▶ [Prompt] Copy the rows verbatim, beginning at the line that contains "Amongst the items" and continuing through the last row. Leave out any picture placeholders.

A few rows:
[Start]
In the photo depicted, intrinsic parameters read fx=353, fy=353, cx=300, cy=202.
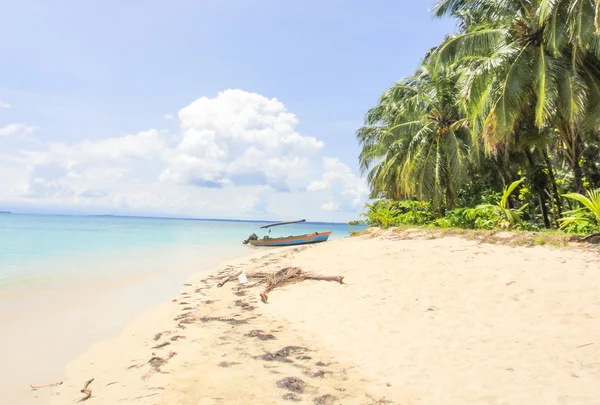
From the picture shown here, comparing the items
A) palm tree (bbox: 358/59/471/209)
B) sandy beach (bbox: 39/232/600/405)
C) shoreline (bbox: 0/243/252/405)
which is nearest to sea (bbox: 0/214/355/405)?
shoreline (bbox: 0/243/252/405)

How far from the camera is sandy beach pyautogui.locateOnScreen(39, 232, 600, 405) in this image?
356 centimetres

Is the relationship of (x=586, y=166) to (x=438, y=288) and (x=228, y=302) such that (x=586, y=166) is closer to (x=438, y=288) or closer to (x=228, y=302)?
(x=438, y=288)

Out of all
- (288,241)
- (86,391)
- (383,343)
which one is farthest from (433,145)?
(86,391)

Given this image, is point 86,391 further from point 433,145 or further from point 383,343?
point 433,145

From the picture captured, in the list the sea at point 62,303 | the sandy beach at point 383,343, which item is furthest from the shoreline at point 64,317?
the sandy beach at point 383,343

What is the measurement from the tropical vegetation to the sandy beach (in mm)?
4269

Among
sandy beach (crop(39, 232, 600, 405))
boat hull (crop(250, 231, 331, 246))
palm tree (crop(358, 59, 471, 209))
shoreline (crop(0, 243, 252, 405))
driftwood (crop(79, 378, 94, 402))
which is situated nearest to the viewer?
sandy beach (crop(39, 232, 600, 405))

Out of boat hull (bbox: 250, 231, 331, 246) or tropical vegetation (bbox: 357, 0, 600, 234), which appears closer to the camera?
tropical vegetation (bbox: 357, 0, 600, 234)

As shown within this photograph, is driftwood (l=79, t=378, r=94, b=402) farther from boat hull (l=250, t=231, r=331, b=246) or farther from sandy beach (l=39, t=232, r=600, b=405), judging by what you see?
boat hull (l=250, t=231, r=331, b=246)

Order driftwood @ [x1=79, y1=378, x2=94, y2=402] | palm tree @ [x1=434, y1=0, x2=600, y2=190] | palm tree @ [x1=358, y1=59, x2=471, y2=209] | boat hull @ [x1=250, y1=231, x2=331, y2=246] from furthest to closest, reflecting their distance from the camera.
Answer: boat hull @ [x1=250, y1=231, x2=331, y2=246], palm tree @ [x1=358, y1=59, x2=471, y2=209], palm tree @ [x1=434, y1=0, x2=600, y2=190], driftwood @ [x1=79, y1=378, x2=94, y2=402]

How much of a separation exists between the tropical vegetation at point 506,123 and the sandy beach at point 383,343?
427cm

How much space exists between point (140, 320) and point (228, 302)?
1837mm

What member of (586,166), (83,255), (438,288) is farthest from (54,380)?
(586,166)

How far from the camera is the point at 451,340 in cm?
466
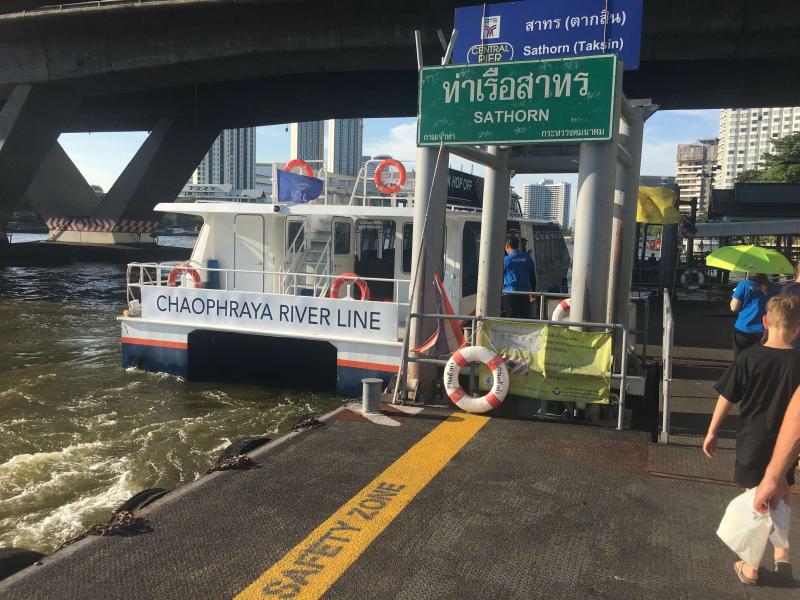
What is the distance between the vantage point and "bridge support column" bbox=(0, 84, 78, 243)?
3281 cm

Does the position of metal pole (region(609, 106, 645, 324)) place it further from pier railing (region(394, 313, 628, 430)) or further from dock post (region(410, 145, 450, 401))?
dock post (region(410, 145, 450, 401))

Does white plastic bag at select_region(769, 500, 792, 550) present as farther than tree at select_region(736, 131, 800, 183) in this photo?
No

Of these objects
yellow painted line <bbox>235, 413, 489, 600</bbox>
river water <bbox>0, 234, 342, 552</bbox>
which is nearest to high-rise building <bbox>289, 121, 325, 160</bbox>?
river water <bbox>0, 234, 342, 552</bbox>

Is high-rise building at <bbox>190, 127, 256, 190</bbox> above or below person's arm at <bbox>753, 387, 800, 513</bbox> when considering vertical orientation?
above

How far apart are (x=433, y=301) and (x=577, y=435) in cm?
234

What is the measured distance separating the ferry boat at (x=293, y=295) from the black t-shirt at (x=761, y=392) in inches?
261

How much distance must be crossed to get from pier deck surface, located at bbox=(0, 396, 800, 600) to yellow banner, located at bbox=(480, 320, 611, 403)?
900mm

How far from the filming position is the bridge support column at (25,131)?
32812mm

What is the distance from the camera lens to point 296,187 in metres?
12.8

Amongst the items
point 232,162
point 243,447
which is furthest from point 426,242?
point 232,162

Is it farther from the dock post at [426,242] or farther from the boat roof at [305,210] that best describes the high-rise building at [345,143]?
the dock post at [426,242]

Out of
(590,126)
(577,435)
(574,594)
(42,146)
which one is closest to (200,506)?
(574,594)

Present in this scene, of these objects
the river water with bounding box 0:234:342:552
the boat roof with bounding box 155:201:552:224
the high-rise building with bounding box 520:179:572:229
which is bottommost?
the river water with bounding box 0:234:342:552

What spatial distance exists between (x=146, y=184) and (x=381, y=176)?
33.5 meters
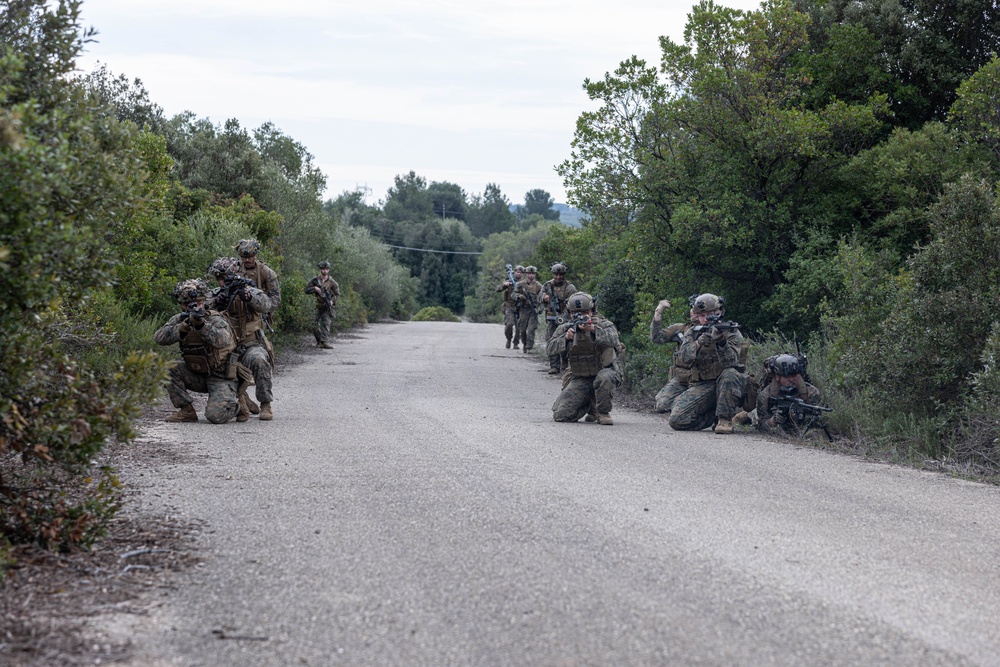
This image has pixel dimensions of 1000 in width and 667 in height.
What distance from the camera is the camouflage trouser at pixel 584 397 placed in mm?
13555

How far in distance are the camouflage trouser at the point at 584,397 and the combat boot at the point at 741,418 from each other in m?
1.52

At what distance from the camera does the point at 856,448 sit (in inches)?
454

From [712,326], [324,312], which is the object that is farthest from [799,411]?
[324,312]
[End]
▶ [Exercise response]
Amongst the items
point 232,162
point 243,447
which is furthest from point 426,242?
point 232,162

Is it farther from the dock post at [426,242] or farther from the boat roof at [305,210] that best describes the high-rise building at [345,143]?
the dock post at [426,242]

Out of
(590,126)
(577,435)
(574,594)
(42,146)
which one is closest to (200,506)?
(574,594)

Present in this scene, of these objects
the river water with bounding box 0:234:342:552
the boat roof with bounding box 155:201:552:224
the high-rise building with bounding box 520:179:572:229
which is bottommost?
the river water with bounding box 0:234:342:552

What spatial distance exists between (x=146, y=184) and (x=381, y=176)?
33.5 meters
This image has pixel dimensions of 1000 in width and 667 in height.
What distance from the camera is the camouflage trouser at pixel 584 397 placed in mm?
13555

How far in distance are the camouflage trouser at the point at 584,397 and the combat boot at the point at 741,418 from each other in m?
1.52

At what distance from the camera does the point at 856,448 sit (in inches)?
454

From [712,326], [324,312], which is the object that is farthest from [799,411]?
[324,312]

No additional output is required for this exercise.